In today’s media-driven society it seems to be ridiculously easy for successful actors to ride the confidence and adoration gained from their movie careers into other areas of the arts as a sort of narcissistic extension of their fame, and make an immediate impact without having to pay their dues. The guardians of the art world are only too happy to accomodate them. After all, this is LA, and everybody loves a celebrity – especially at MOCA, with the star-struck Jeffrey Deitch at the helm. Even the most serious artists are not impervious to their charms; many of the biggest names in town have rallied around Franco in support of his ‘Cause.’ – Ruscha, McCarthy, Harmony Korine. “It’s all about cross-pollination,” as Franco has pointed out. Although it does seem to be a peculiarly contemporary phenomenon. It’s hard to imagine, back in the pre-Warholian ‘Rebel’ days of the 50’s, James Dean being invited to organize an art show with the painters of his day, and his contemporaries – Pollock, Rothko, de Kooning, etc – being so easily courted by a movie star.

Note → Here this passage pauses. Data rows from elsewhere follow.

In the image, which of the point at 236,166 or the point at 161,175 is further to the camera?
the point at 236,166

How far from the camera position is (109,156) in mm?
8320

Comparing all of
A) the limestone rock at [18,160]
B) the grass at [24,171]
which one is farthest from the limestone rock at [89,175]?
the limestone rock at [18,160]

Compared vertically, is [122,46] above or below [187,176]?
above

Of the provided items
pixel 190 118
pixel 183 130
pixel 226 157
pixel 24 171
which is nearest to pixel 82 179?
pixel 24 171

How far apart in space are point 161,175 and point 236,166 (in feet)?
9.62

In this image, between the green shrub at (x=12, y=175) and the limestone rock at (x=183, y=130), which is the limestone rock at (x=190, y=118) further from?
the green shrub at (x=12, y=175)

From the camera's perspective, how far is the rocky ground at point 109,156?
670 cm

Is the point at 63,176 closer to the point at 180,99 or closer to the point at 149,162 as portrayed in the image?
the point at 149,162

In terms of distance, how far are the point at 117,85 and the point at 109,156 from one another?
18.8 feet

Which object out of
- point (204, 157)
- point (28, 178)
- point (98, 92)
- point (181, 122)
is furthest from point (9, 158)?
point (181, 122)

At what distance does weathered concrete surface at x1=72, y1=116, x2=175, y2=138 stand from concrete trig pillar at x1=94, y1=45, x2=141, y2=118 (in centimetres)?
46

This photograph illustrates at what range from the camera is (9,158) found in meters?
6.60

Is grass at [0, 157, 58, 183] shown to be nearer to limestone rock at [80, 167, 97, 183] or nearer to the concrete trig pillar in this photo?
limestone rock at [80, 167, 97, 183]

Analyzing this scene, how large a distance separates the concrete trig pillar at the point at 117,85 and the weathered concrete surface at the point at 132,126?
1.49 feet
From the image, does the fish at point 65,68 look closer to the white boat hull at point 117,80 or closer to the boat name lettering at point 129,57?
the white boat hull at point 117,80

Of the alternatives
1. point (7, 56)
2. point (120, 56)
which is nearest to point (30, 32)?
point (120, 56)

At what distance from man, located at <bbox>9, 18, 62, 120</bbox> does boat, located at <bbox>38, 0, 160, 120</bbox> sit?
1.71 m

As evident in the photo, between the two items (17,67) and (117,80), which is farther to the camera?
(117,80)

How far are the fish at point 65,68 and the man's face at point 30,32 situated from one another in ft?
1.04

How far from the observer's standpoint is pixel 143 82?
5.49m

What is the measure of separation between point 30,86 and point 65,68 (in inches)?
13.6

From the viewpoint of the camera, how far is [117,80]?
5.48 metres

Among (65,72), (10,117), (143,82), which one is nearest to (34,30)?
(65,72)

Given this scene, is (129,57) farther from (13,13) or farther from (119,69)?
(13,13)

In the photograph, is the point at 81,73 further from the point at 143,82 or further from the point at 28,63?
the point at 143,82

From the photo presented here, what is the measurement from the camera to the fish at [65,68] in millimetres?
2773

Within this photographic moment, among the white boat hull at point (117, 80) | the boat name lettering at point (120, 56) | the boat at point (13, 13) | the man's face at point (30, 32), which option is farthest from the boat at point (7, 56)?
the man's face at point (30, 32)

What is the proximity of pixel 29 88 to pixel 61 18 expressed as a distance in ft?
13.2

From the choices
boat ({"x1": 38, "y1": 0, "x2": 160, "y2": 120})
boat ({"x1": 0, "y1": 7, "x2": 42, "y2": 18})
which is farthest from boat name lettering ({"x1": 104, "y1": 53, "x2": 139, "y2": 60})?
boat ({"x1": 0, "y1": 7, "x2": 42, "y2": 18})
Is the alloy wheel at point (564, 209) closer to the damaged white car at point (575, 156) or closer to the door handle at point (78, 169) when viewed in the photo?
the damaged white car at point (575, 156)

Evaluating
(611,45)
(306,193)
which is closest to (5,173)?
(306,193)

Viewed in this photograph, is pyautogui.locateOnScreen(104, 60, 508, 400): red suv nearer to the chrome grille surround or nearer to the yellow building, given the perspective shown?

Nobody will ever refer to Franco as an artist or a writer; he will always be known as an actor. Perhaps this galls him. As an actor friend once explained to me, acting is just showing off in public, but not everybody can do it (which, I guess, one could say about almost everything). Now that I come to think of it, I wish I had followed Franco’s arc and piggybacked an acting career into the realm of art. It’s so much more convenient and less time-consuming than spending years honing one’s craft and inuring oneself to the bitter taste of rejection. I only wish I’d thought of it earlier. It’s too late now, of course – although, come to think of it, I do have SAG credentials.